Markuszower is particularly critical of Holocaust remembrance that is disconnected from education. Museums and memorials, he argues, become hollow if schools are not required to engage with them meaningfully.

“If schools say it is inappropriate to talk about the Second World War because of Gaza, what is the point?” he asks. “When the Dutch confront the Holocaust, they still do it on their own terms.”

Nevertheless, unlike de Winter, Markuszower believes that there is a future for Jews, at least in Amster dam.

“The Dutch Jews have a very long history in the Netherlands. I don’t see this history coming to an end so quickly,” says Markuszower.

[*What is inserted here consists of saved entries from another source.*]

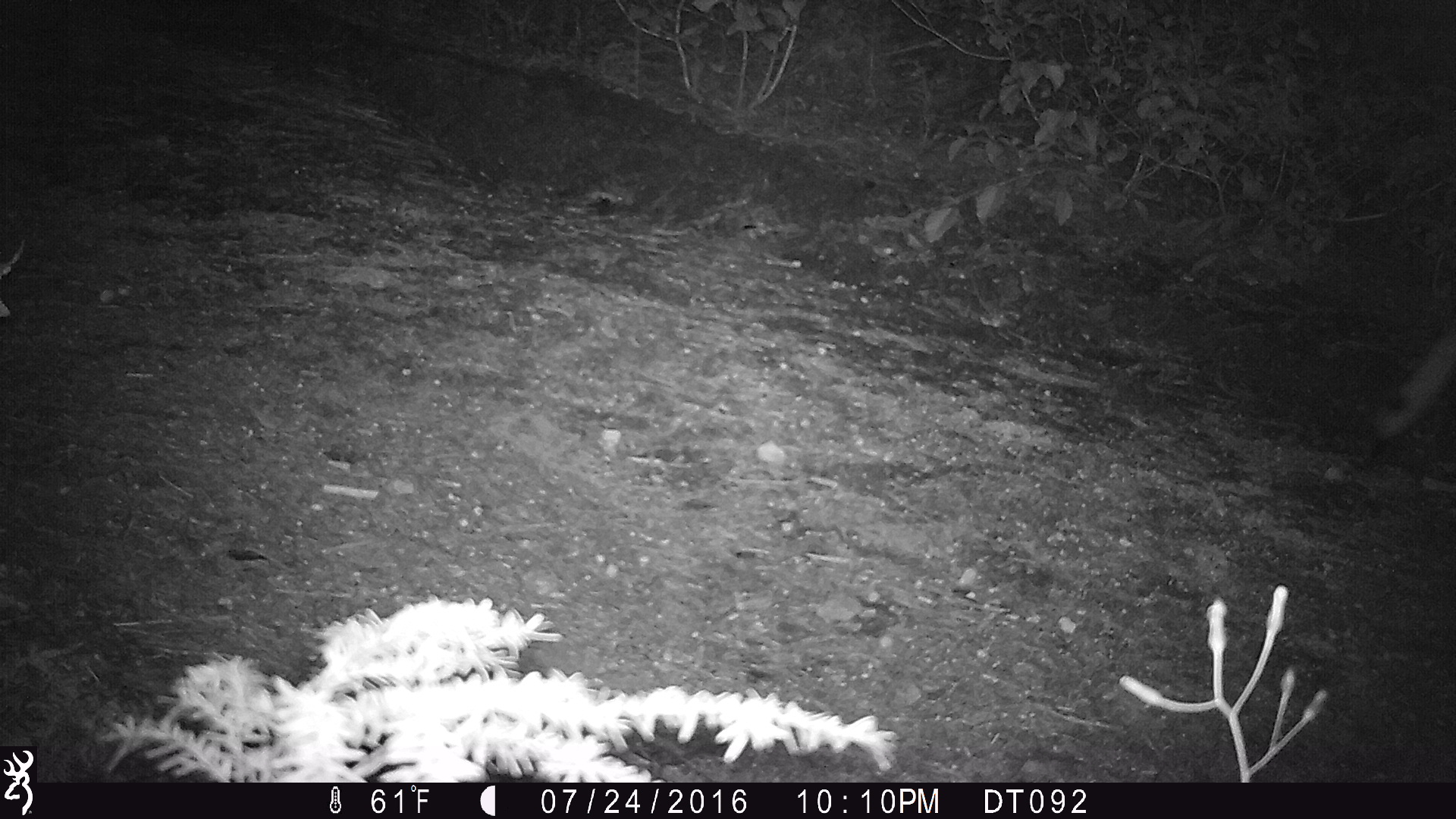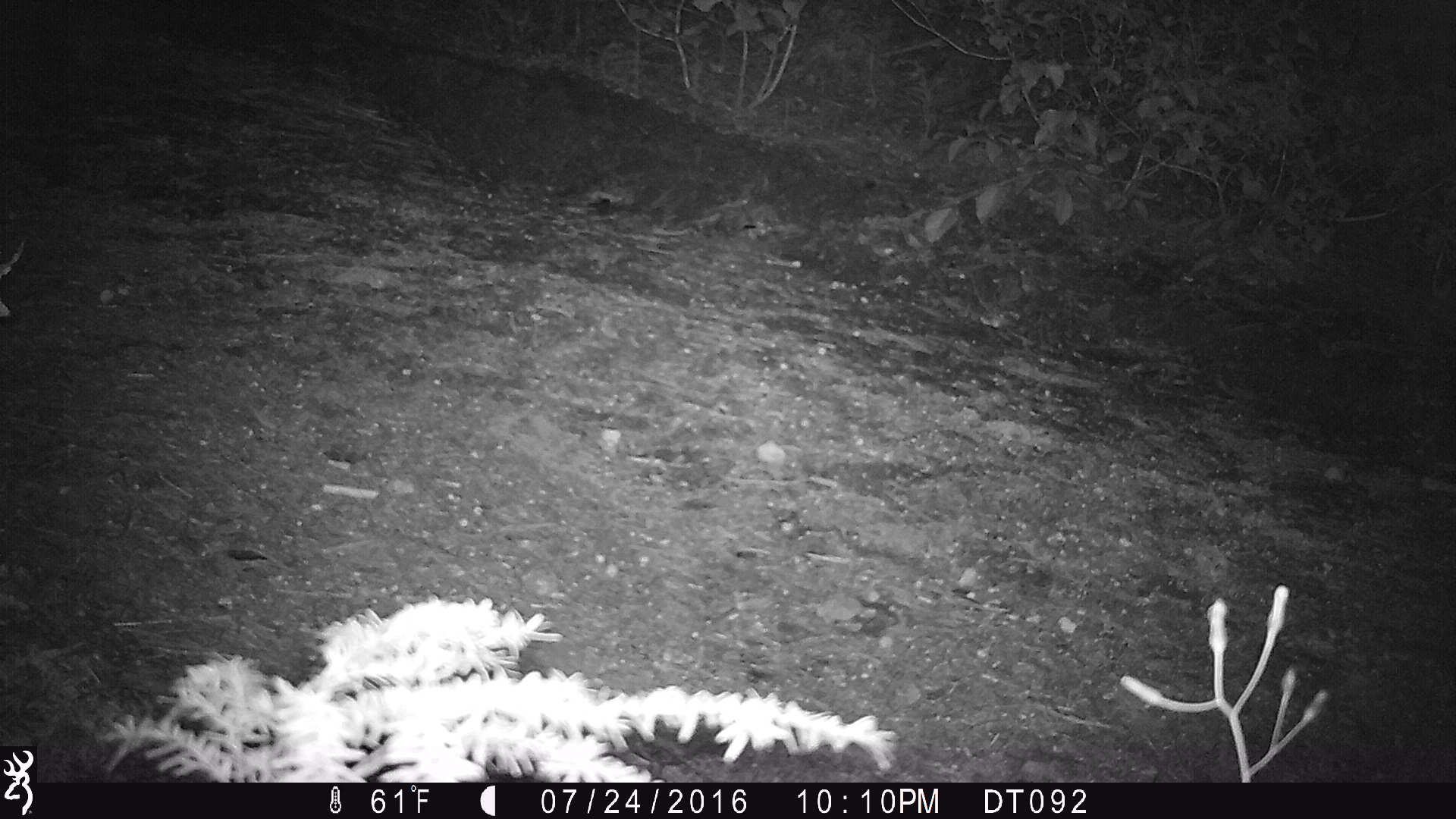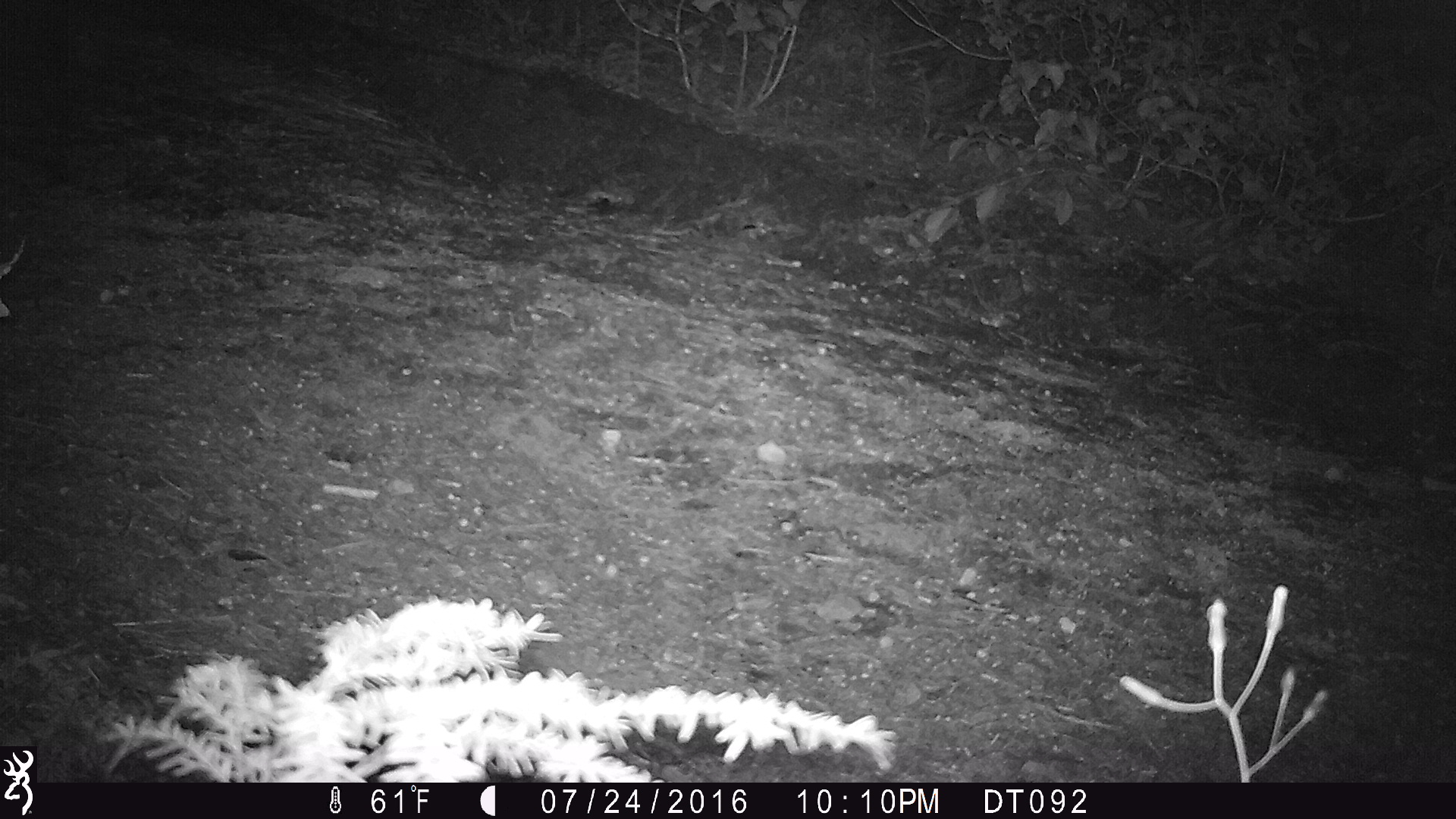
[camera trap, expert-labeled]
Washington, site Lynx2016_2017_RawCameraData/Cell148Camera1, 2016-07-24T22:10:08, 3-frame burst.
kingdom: Animalia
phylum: Chordata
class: Mammalia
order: Artiodactyla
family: Cervidae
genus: Odocoileus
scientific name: Odocoileus hemionus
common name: mule deer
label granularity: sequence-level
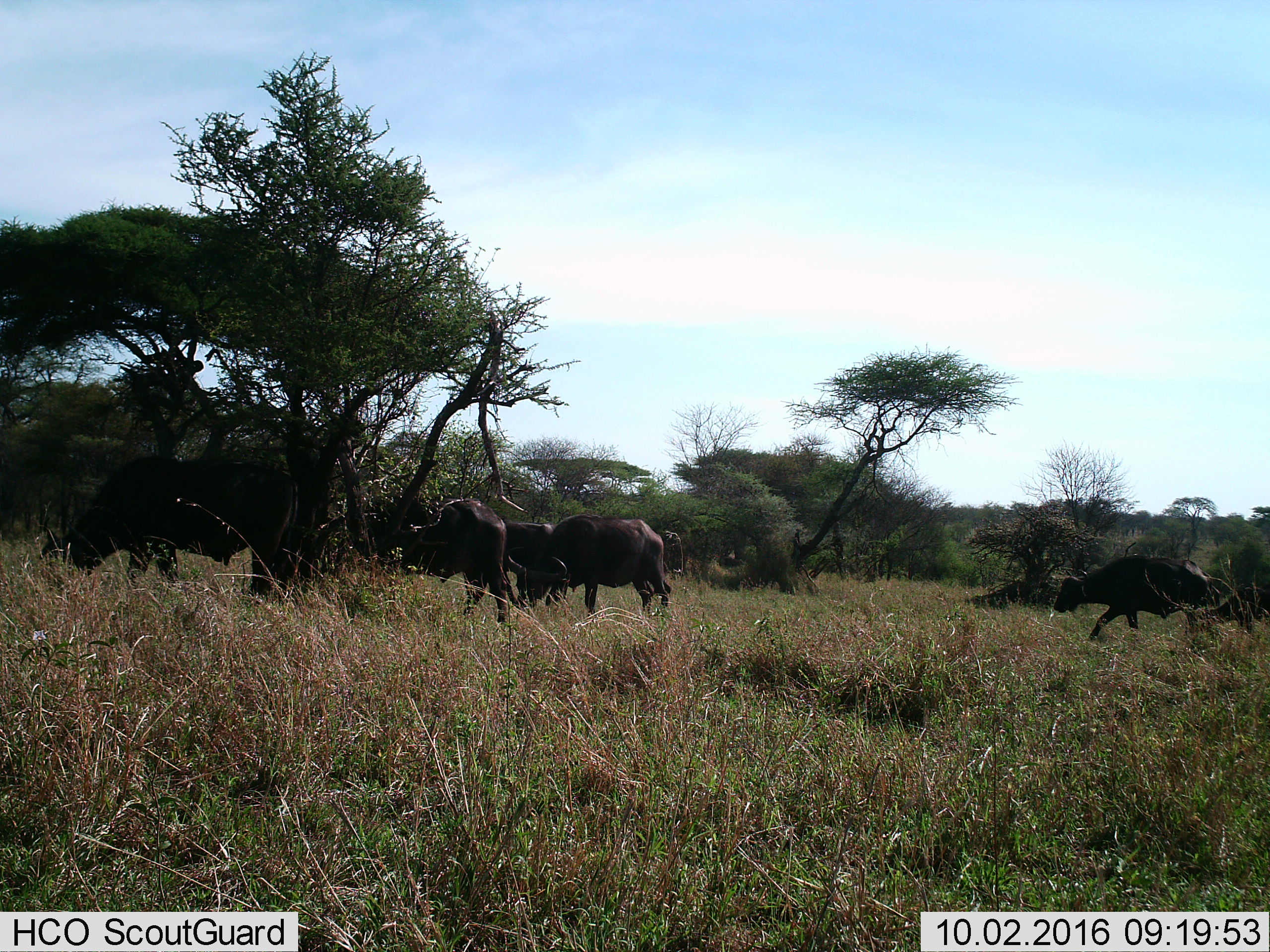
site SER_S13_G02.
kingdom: Animalia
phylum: Chordata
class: Mammalia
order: Artiodactyla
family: Bovidae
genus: Syncerus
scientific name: Syncerus caffer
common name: african buffalo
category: buffalo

“Some would say that there have not been so many Jews in the Netherlands since the end of WWII. That’s probably the case. However, was it ever really good here for Jews after WWII?

“Did we ever get the chance to become a big community? I don’t think so.  But positive things are happening in our community even after Oct. 7. More people feel the need to be together in Jewish communities.”

Dutch businessman Roland Kahn: ‘Antisemitism runs in the veins of Dutch society.’
Dutch businessman Roland Kahn: ‘Antisemitism runs in the veins of Dutch society.’ (credit: ELDAD BECK)

Businessman Roland Kahn, whose family was almost entirely murdered in the Holocaust, offers a more unsparing assessment. “Antisemitism runs in the veins of Dutch society,” he says.

After the war, he argues, shame suppressed it. When Jews became strong, when Israel could defend itself, it resurfaced. “It was acceptable to be a dead Jew. A living Jew who hits back is a problem.”

Kahn describes Dutch antisemitism as passive rather than explosive, rooted in indifference and reinforced by media narratives portraying Jews as child killers.

While no Jews have been murdered in the Netherlands in recent years, he warns against complacency. “Hatred does not need blood to be real,” he says. “It only needs permission.”

Today, the warning signs are unmistakable. Jewish security has become permanent. Emigration is openly discussed.

Many Jews feel they are being tolerated rather than accepted, remembered rather than protected. Antisemitism has been laundered through political language, moral absolutism, and selective outrage.

Anne Frank dreamed of a future in which Jews would be seen simply as people again. Eighty years later, in her own city, surrounded by monuments to her memory, that dream remains painfully unresolved.